----- Extracted information

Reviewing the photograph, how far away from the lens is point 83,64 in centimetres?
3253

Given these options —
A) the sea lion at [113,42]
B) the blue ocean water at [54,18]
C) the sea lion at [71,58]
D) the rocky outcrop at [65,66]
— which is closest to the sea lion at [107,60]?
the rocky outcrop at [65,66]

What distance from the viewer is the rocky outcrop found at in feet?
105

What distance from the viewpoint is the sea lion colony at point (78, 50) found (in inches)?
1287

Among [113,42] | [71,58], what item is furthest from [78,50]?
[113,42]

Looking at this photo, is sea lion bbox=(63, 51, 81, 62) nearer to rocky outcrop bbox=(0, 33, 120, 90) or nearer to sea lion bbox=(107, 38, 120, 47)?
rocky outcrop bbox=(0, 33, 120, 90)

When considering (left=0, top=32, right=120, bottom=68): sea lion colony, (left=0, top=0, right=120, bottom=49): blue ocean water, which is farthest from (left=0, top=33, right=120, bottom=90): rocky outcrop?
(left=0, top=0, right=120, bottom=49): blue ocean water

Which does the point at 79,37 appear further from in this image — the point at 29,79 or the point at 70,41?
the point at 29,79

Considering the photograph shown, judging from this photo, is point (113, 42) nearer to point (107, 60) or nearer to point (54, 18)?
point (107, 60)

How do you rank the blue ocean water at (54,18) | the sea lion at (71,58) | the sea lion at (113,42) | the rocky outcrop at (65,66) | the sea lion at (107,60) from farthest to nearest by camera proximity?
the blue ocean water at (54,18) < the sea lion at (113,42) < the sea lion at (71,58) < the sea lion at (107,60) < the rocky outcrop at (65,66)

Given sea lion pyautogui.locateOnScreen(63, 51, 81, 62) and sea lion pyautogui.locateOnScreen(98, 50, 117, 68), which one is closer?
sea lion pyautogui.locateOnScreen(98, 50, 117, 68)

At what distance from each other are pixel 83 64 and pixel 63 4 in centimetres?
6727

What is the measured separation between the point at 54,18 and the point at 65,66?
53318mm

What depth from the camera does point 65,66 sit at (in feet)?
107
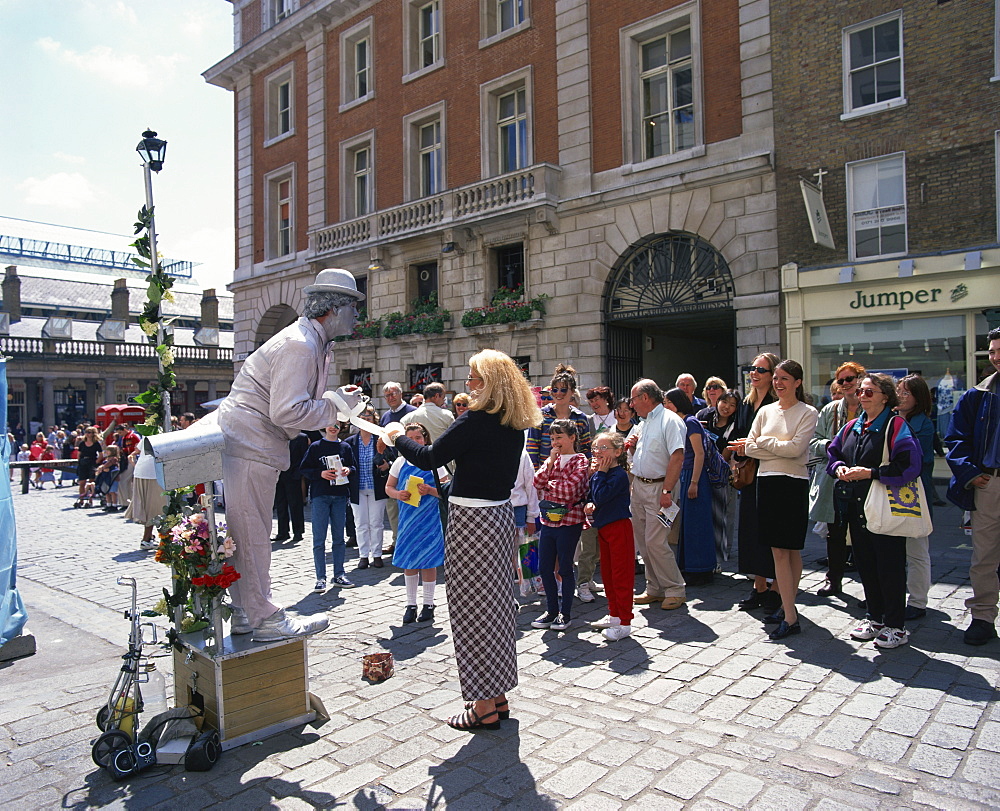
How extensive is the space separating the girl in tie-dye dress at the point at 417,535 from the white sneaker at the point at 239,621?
2.10m

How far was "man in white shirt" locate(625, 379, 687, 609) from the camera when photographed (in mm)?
6207

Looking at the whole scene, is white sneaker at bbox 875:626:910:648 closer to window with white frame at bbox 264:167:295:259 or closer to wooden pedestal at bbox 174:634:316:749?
wooden pedestal at bbox 174:634:316:749

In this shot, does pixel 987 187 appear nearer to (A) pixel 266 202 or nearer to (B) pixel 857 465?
(B) pixel 857 465

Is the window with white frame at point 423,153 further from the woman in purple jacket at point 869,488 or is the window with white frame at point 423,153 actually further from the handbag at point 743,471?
the woman in purple jacket at point 869,488

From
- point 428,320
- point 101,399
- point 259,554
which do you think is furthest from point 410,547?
point 101,399

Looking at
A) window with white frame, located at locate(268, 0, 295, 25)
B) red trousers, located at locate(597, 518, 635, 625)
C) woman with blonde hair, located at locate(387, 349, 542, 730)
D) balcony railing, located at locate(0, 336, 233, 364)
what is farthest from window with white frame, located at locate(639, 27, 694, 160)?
balcony railing, located at locate(0, 336, 233, 364)

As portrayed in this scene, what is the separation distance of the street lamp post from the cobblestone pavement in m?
2.05

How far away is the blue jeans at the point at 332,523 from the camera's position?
7.75m

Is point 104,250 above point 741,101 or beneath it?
above

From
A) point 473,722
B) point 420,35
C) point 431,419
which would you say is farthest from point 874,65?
point 473,722

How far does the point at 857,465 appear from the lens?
5.30 meters

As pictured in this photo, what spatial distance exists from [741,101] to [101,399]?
44843mm

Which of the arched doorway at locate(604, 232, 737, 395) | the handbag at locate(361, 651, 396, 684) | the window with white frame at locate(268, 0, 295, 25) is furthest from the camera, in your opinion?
the window with white frame at locate(268, 0, 295, 25)

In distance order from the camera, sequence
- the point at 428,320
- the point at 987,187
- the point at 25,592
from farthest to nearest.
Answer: the point at 428,320, the point at 987,187, the point at 25,592
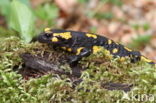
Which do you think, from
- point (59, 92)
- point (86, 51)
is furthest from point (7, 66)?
point (86, 51)

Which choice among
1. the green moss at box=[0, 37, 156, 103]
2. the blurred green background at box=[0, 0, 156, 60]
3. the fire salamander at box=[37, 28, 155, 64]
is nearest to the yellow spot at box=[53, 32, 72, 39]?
the fire salamander at box=[37, 28, 155, 64]

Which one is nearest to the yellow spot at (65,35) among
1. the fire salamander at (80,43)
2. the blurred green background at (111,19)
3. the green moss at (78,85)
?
the fire salamander at (80,43)

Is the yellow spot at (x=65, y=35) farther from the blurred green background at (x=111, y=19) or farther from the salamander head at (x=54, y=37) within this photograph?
the blurred green background at (x=111, y=19)

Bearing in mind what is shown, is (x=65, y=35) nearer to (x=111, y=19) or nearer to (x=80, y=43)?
(x=80, y=43)

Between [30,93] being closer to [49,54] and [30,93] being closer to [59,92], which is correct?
[59,92]

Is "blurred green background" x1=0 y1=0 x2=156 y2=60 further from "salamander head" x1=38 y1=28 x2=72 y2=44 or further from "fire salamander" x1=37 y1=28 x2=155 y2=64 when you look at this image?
"salamander head" x1=38 y1=28 x2=72 y2=44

----------

Turn the rows from the start through the line containing "the blue ocean water at (54,18) <" into a two-column CSV with the columns text and answer. Give one CSV line for each row, and put each value in a single quoted field with line breaks replaced by spaces.

text,answer
"Reviewing the photograph, how far away from the lens is point 83,64 in centimetres?","3253"
"Given these options — A) the sea lion at [113,42] B) the blue ocean water at [54,18] C) the sea lion at [71,58] D) the rocky outcrop at [65,66] — which is closest to the sea lion at [107,60]?","the rocky outcrop at [65,66]"
"What distance from the viewer is the rocky outcrop found at in feet?","105"
"What distance from the viewpoint is the sea lion colony at point (78, 50) found (in inches)?","1287"
"Among [113,42] | [71,58], what item is furthest from [78,50]?","[113,42]"
"Looking at this photo, is sea lion bbox=(63, 51, 81, 62) nearer to rocky outcrop bbox=(0, 33, 120, 90) or nearer to sea lion bbox=(107, 38, 120, 47)?","rocky outcrop bbox=(0, 33, 120, 90)"
"When considering (left=0, top=32, right=120, bottom=68): sea lion colony, (left=0, top=0, right=120, bottom=49): blue ocean water, which is farthest from (left=0, top=33, right=120, bottom=90): rocky outcrop?","(left=0, top=0, right=120, bottom=49): blue ocean water"
"Which does the point at 79,37 appear further from in this image — the point at 29,79 or the point at 70,41?","the point at 29,79"
"Considering the photograph shown, judging from this photo, is point (113, 42) nearer to point (107, 60) or nearer to point (54, 18)?","point (107, 60)"
"How do you rank the blue ocean water at (54,18) | the sea lion at (71,58) | the sea lion at (113,42) | the rocky outcrop at (65,66) | the sea lion at (107,60) from farthest to nearest by camera proximity?","the blue ocean water at (54,18) < the sea lion at (113,42) < the sea lion at (71,58) < the sea lion at (107,60) < the rocky outcrop at (65,66)"